The 1967 War and the Occupation That Followed
In less than a week of fighting in June 1967, Israel defeated the combined armies of Egypt, Jordan, and Syria , and seized the Gaza Strip, Sinai Peninsula, West Bank, East Jerusalem, and Golan Heights. The map of the Middle East changed overnight. The political reality that emerged has shaped the region's conflicts, diplomacies, and daily lives ever since.
Part I: The World Before the War
The Six-Day War's roots lie in the 1948 Arab-Israeli War, which ended with Israeli victory, hundreds of thousands of Palestinian refugees, and a coalition of Arab nations refusing to recognize Israel's existence. A second conflict, the 1956 Suez Crisis, restored an uneasy calm. By the mid-1960s, that calm was fraying: Syrian-backed Palestinian guerrillas staged cross-border attacks into Israel, Israeli reprisals were severe, and an April 1967 air battle ended with six Syrian jets destroyed.
Then came the critical spark.

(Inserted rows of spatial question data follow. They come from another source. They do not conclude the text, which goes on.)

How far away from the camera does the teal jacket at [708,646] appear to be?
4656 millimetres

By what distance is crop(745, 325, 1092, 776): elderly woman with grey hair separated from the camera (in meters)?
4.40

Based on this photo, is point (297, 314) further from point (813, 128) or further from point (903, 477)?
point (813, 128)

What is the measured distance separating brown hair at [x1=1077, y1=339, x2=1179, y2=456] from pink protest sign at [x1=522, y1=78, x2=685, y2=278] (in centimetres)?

In May 1967, the Soviet Union passed Egypt false intelligence claiming Israel was massing troops for a full invasion of Syria. Egyptian President Gamal Abdel Nasser responded by expelling the UN peacekeeping force from the Sinai, closing the Straits of Tiran to Israeli shipping , an act Israel had declared an act of war , and signing a mutual defense pact with Jordan and Syria. Israel was encircled. Diplomatic efforts failed. Israel decided to act first.
Part II: Six Days of War (June 5–10, 1967)
On June 5, Israel launched Operation Focus , a preemptive airstrike that destroyed roughly 286 of Egypt's 420 combat aircraft while still on the ground. Syrian and Jordanian air forces were crippled within hours. Without air cover, Arab ground forces were fatally exposed. Israeli armored units rolled across the Sinai and into Gaza within days. Jordan, which had signed a defense pact with Egypt just a week earlier, began shelling Jerusalem despite Israeli warnings to stand down. Israel counterattacked decisively.
On June 7, Israeli paratroopers fought through the Old City and took control of East Jerusalem and the Western Wall , Judaism's holiest accessible site , while capturing most of the West Bank. On June 9, Israeli forces stormed the Golan Heights, the strategic plateau from which Syrian artillery had shelled northern Israeli communities for years. A UN ceasefire took effect on June 11. The war was over.
Part III: The Occupation Begins
Israel had more than tripled the territory under its control. East Jerusalem was formally annexed almost immediately , a move the international community refused to recognize. Civilian settlements began appearing in the occupied territories within months. Between 280,000 and 325,000 Palestinians were displaced from the West Bank; approximately 100,000 Syrians fled the Golan.
"Withdrawal of Israeli armed forces from territories occupied in the recent conflict... acknowledgement of the sovereignty, territorial integrity and political independence of every State in the area." , UN Security Council Resolution 242, November 22, 1967
The UN Security Council responded in November 1967 with Resolution 242, calling for Israeli withdrawal from occupied territories and recognition of every state's right to live in peace. A single missing word , "the" before "territories" , has fueled decades of legal dispute: Arab states read the resolution as requiring full withdrawal; Israel argued only partial withdrawal was required. That ambiguity was never resolved.
In August 1967, Arab heads of state responded at the Khartoum summit with the "Three No's": no peace, no recognition, no negotiation with Israel. The defeat also shattered pan-Arab nationalism, pushing Palestinian militant organizations , operating under the PLO umbrella , to the forefront of resistance.
Part IV: Fifty Years of Consequence
The Sinai Peninsula was eventually returned to Egypt through the 1978 Camp David Accords , the first peace treaty between Israel and an Arab nation. Israel formally annexed the Golan Heights in 1981, a move the UN declared "null and void"; the United States became the only country to recognize Israeli sovereignty there in 2019. The West Bank and Gaza Strip remain the most unresolved legacy.
Israel withdrew settlers and forces from Gaza in 2005, but Hamas seized control in 2007, Israel imposed a blockade, and Gaza has remained sealed ever since. West Bank settlements , begun in the months after 1967 , now number in the hundreds, housing hundreds of thousands of Israeli citizens. In 2024, the International Court of Justice ruled that Israel's ongoing occupation violates international law and called for it to end "as soon as possible."
The approximately 5.1 million Palestinians living in the West Bank and Gaza continue to exist under conditions shaped fundamentally by those six days in June 1967 checkpoints, permits, blockades, military law, and an unanswered question of statehood. Understanding the Six-Day War is not a matter of taking sides. It is a matter of understanding how the present came to be.